# Redfish at the EOP



## get ur line wet (Jun 6, 2009)

Nice day at the beach! Weather was grand. Set up the poles and a couple of hours later, had my first pomp. Still hitting the shrimp set up. Hours later I decide one more fresh bait and I'm done. No sooner than I set the pole in the holder, it bows up! After a long fight I land my first big red of the year. I had so many spectators, including at least a dozen hazmat workers. I don't think I ever had applause for catching a fish before, lol.
Thanks Scott for the action shots!


----------



## FishnLane (Oct 1, 2007)

WOW, congrats on the red.

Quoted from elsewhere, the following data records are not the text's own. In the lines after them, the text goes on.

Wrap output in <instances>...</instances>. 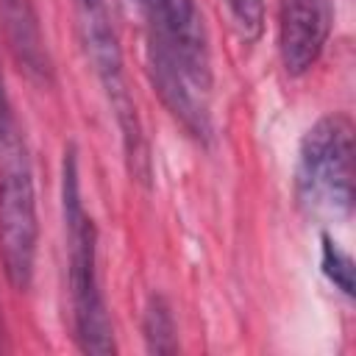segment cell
I'll list each match as a JSON object with an SVG mask.
<instances>
[{
	"label": "cell",
	"instance_id": "ba28073f",
	"mask_svg": "<svg viewBox=\"0 0 356 356\" xmlns=\"http://www.w3.org/2000/svg\"><path fill=\"white\" fill-rule=\"evenodd\" d=\"M0 22L17 67L36 83H53V58L42 36L33 0H0Z\"/></svg>",
	"mask_w": 356,
	"mask_h": 356
},
{
	"label": "cell",
	"instance_id": "7c38bea8",
	"mask_svg": "<svg viewBox=\"0 0 356 356\" xmlns=\"http://www.w3.org/2000/svg\"><path fill=\"white\" fill-rule=\"evenodd\" d=\"M75 3H103V0H75Z\"/></svg>",
	"mask_w": 356,
	"mask_h": 356
},
{
	"label": "cell",
	"instance_id": "277c9868",
	"mask_svg": "<svg viewBox=\"0 0 356 356\" xmlns=\"http://www.w3.org/2000/svg\"><path fill=\"white\" fill-rule=\"evenodd\" d=\"M78 31H81L83 53H86V58L97 75V83L108 100V108L114 114L128 172L134 181L147 186L153 178L150 147L145 139V128H142L134 95L128 89L125 58H122V47H120L117 31L111 25L106 0L103 3H78Z\"/></svg>",
	"mask_w": 356,
	"mask_h": 356
},
{
	"label": "cell",
	"instance_id": "7a4b0ae2",
	"mask_svg": "<svg viewBox=\"0 0 356 356\" xmlns=\"http://www.w3.org/2000/svg\"><path fill=\"white\" fill-rule=\"evenodd\" d=\"M36 250L39 214L31 150L0 75V264L17 292L33 284Z\"/></svg>",
	"mask_w": 356,
	"mask_h": 356
},
{
	"label": "cell",
	"instance_id": "5b68a950",
	"mask_svg": "<svg viewBox=\"0 0 356 356\" xmlns=\"http://www.w3.org/2000/svg\"><path fill=\"white\" fill-rule=\"evenodd\" d=\"M139 14H142V25H145V64H147V78L159 95V100L164 103V108L170 111V117L200 145H209L214 136V125H211V114L206 106V95L189 81L186 67L181 61V53L170 36V31L164 28L161 17L156 14V8L147 0H134Z\"/></svg>",
	"mask_w": 356,
	"mask_h": 356
},
{
	"label": "cell",
	"instance_id": "30bf717a",
	"mask_svg": "<svg viewBox=\"0 0 356 356\" xmlns=\"http://www.w3.org/2000/svg\"><path fill=\"white\" fill-rule=\"evenodd\" d=\"M320 270L328 278V284H334V289H339L348 300L356 295V278H353V256L337 242L331 239V234L320 236Z\"/></svg>",
	"mask_w": 356,
	"mask_h": 356
},
{
	"label": "cell",
	"instance_id": "9c48e42d",
	"mask_svg": "<svg viewBox=\"0 0 356 356\" xmlns=\"http://www.w3.org/2000/svg\"><path fill=\"white\" fill-rule=\"evenodd\" d=\"M142 337L147 353H178V328L170 300L161 292H150L142 312Z\"/></svg>",
	"mask_w": 356,
	"mask_h": 356
},
{
	"label": "cell",
	"instance_id": "52a82bcc",
	"mask_svg": "<svg viewBox=\"0 0 356 356\" xmlns=\"http://www.w3.org/2000/svg\"><path fill=\"white\" fill-rule=\"evenodd\" d=\"M170 31L189 81L206 95L211 89V53L197 0H147Z\"/></svg>",
	"mask_w": 356,
	"mask_h": 356
},
{
	"label": "cell",
	"instance_id": "3957f363",
	"mask_svg": "<svg viewBox=\"0 0 356 356\" xmlns=\"http://www.w3.org/2000/svg\"><path fill=\"white\" fill-rule=\"evenodd\" d=\"M295 200L314 220L345 222L353 211V120L345 111L323 114L300 139Z\"/></svg>",
	"mask_w": 356,
	"mask_h": 356
},
{
	"label": "cell",
	"instance_id": "8992f818",
	"mask_svg": "<svg viewBox=\"0 0 356 356\" xmlns=\"http://www.w3.org/2000/svg\"><path fill=\"white\" fill-rule=\"evenodd\" d=\"M334 28V0H278V53L286 75H306Z\"/></svg>",
	"mask_w": 356,
	"mask_h": 356
},
{
	"label": "cell",
	"instance_id": "8fae6325",
	"mask_svg": "<svg viewBox=\"0 0 356 356\" xmlns=\"http://www.w3.org/2000/svg\"><path fill=\"white\" fill-rule=\"evenodd\" d=\"M222 6L228 8V17L236 28V33L253 44L261 39L264 33V19H267V8L264 0H222Z\"/></svg>",
	"mask_w": 356,
	"mask_h": 356
},
{
	"label": "cell",
	"instance_id": "6da1fadb",
	"mask_svg": "<svg viewBox=\"0 0 356 356\" xmlns=\"http://www.w3.org/2000/svg\"><path fill=\"white\" fill-rule=\"evenodd\" d=\"M61 220L67 242V286L72 312V339L81 353L108 356L117 350L114 325L97 273V225L83 203L81 159L75 142L61 153Z\"/></svg>",
	"mask_w": 356,
	"mask_h": 356
},
{
	"label": "cell",
	"instance_id": "4fadbf2b",
	"mask_svg": "<svg viewBox=\"0 0 356 356\" xmlns=\"http://www.w3.org/2000/svg\"><path fill=\"white\" fill-rule=\"evenodd\" d=\"M0 337H3V328H0ZM0 348H3V345H0Z\"/></svg>",
	"mask_w": 356,
	"mask_h": 356
}]
</instances>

HOW LONG is that POLE?? it looks like a skyscraper. great day!!!!


----------



## Kenton (Nov 16, 2007)

Wirelessly posted (Matt)

WTG! Beautiful looking red. Great color.


----------



## TNguy (Mar 25, 2011)

Nice fish!


----------



## get ur line wet (Jun 6, 2009)

Forgot to add the fish was release unharmed.


----------



## bigassredfish (Apr 3, 2011)

looks like a great day!


----------



## ricantbar (Sep 14, 2008)

nice fish


----------



## Pompano Joe (Jan 28, 2009)

That's not a pole. That's a wuppin' stick! Great last pic, the smile says it all!


----------



## bigcat1967 (Mar 19, 2011)

nice fish & pics (almost tempted to put fish & chips  )


----------



## derb (Mar 26, 2011)

:notworthy:


----------



## chefpomp (Apr 16, 2009)

*Rod?*

Not sure but the rod looks like the 15ft daiwa that I have.


----------



## REDFISH KING (May 9, 2009)

Nice pics....Congrats :thumbup:


----------